My neighbor wants to sell his girls 1954 Schwinn Corvette.Serial number L15204.It is all original even has the Schwinn tires. The tires has cracks in them. The bike has rust and dents in the fenders. He was thinking of asking $225.00 for it I thought it was kinda high. I told him I would check for him.  I told about this site and would find the true value.  Thanks


----------



## greenephantom (May 28, 2015)

Too high. Rough condition. Missing the light. Wrong pedals. Wrong tires.
Does have the hard to find brake levers. Does have the seat, though it is a lady's seat, so not that big of a deal. 
Maybe $100.
Cheers, Geoff


----------



## Jeff54 (May 28, 2015)

moby60 said:


> My neighbor wants to sell his girls 1954 Schwinn Corvette.Serial number L15204.It is all original even has the Schwinn tires. The tires has cracks in them.

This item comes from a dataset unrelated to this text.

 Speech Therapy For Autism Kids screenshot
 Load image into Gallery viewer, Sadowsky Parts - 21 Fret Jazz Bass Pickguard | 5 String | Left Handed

The bike has rust and dents in the fenders. He was thinking of asking $225.00 for it I thought it was kinda high. I told him I would check for him.  I told about this site and would find the true value.  Thanks
> 
> ]



Any 54 corvette is dam hard to find, and for a sex change onto a boy's 54 would be very desirable. Not that the very same parts would be much of a difference into 55-7, but provenance of time frame makes it doubly tough. double the value of a later girl's vette in the same condition, which actually looks like it just needs a good cleaning too.


----------



## vincev (May 28, 2015)

I think the price is fair.You cant buy much for only $225 in the bike hobby.lol


----------



## 66TigerCat (Apr 14, 2016)

I'm fixing up a friends '54 Corvette similar to the one pictured above. My question is - How do I clean the 60 years of grime off the saddle ? Thanks.


----------



## Jay81 (Apr 14, 2016)

I paid $170 for this one. Its a late 55 (56 model year) and I think I got a good deal. That one looks like it would clean up pretty nice, and I think if it were cleaned up he might get $225 for it, but probably less in its current state.


----------



## GTs58 (Apr 14, 2016)

I find it really odd that the serial number is from the first of Feb. 1954. Very early for a middleweight! The bike does have the early 55 only chainguard and front rack and doubtful someone changed out some parts, but you never know. That SN is also listed in 1956.

Can you post a good picture of the serial number?


----------